* _Action item_: In the research statement on transnational healthcare delivery below, how many interviews does the dissertation project draw on?

* _Excerpt to read_:
——
Current Research

Expertise in Transnational Healthcare Delivery: Professional versus Amateur Aid

Nongovernmental organizations (NGOs) are key organizational actors in transnational healthcare delivery, but the kinds of personnel who lead, work, and volunteer within these organizations is heterogeneous and constantly shifting. The rationalization of the nonprofit sector in the twentieth century resulted in NGOs hiring professionals with management- and development-related credentials (e.g., MPAs, PhDs). In recent decades, however, ordinary lay citizens without such credentials are increasingly establishing their own NGOs to deliver healthcare abroad. The types of health services and the roles of volunteers vary greatly between “professional” and “amateur” NGOs, with each producing its own organizational interaction order that creates distinctive forms of knowledge about health and development. The central questions that guide my research, then, are: (1) What kinds of expertise do NGO leaders, staff, and volunteers define as relevant to their work in professional and amateur organizations?; (2) How does expertise get put to use when planning and implementing transnational healthcare delivery?; and, more practically, (3) What implications do different articulations of expertise have for communities being served?

My dissertation research project, supported by multiple prestigious external fellowships including a Fulbright award and Boren fellowship (declined), explores these questions through a comparative ethnography of three NGOs in Cambodia that each provide different kinds of healthcare services (e.g., surgical care, primary care, neonatal care) but all rely on foreign volunteer healthcare professionals to treat patients. Drawing upon 980 hours of ethnographic observations and 156 interviews with NGO leaders, local staff, and foreign volunteers across the three NGO cases, I seek to answer, “How do transnational healthcare professionals, and the organizations in which they work, manage the application of medical expertise in new settings?”
——
* _The data_:

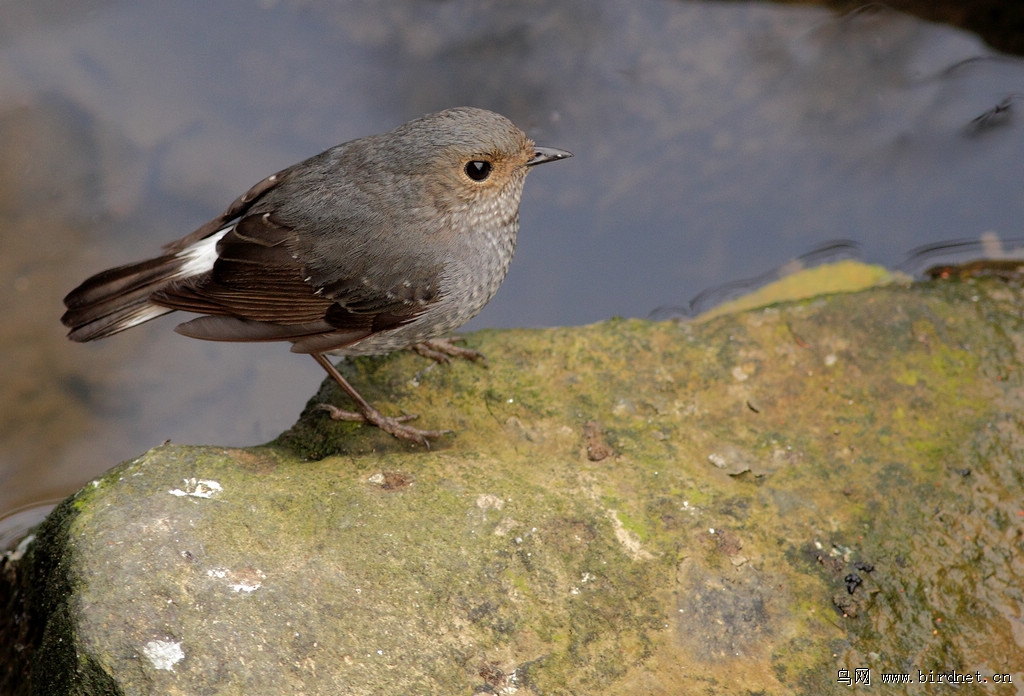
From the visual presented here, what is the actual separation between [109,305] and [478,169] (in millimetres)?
1906

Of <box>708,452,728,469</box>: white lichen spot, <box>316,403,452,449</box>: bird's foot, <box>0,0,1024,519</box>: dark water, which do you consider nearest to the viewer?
<box>708,452,728,469</box>: white lichen spot

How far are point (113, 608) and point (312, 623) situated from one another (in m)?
0.65

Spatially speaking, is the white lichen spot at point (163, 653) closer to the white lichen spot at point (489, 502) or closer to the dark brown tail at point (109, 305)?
the white lichen spot at point (489, 502)

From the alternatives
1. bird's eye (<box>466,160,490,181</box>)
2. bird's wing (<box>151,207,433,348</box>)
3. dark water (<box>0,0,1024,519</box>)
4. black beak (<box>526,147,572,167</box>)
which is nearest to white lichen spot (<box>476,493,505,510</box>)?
bird's wing (<box>151,207,433,348</box>)

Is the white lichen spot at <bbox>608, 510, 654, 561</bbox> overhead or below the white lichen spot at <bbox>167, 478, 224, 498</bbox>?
below

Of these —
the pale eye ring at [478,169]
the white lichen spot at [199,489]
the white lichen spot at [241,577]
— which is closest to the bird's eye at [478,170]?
the pale eye ring at [478,169]

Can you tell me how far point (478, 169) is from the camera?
448 centimetres

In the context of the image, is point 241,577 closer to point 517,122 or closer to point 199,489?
point 199,489

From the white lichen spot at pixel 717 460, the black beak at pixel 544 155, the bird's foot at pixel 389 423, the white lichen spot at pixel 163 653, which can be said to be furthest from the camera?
the black beak at pixel 544 155

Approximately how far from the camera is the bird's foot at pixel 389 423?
436cm

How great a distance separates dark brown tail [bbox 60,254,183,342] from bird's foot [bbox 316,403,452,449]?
3.18 feet

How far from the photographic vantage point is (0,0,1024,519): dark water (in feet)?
20.7

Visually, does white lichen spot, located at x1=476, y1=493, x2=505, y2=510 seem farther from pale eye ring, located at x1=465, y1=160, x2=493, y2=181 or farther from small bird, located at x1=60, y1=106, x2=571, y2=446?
pale eye ring, located at x1=465, y1=160, x2=493, y2=181

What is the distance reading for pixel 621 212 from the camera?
693 cm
——
* _Output for this task_: 156 interviews with NGO leaders, local staff, and foreign volunteers.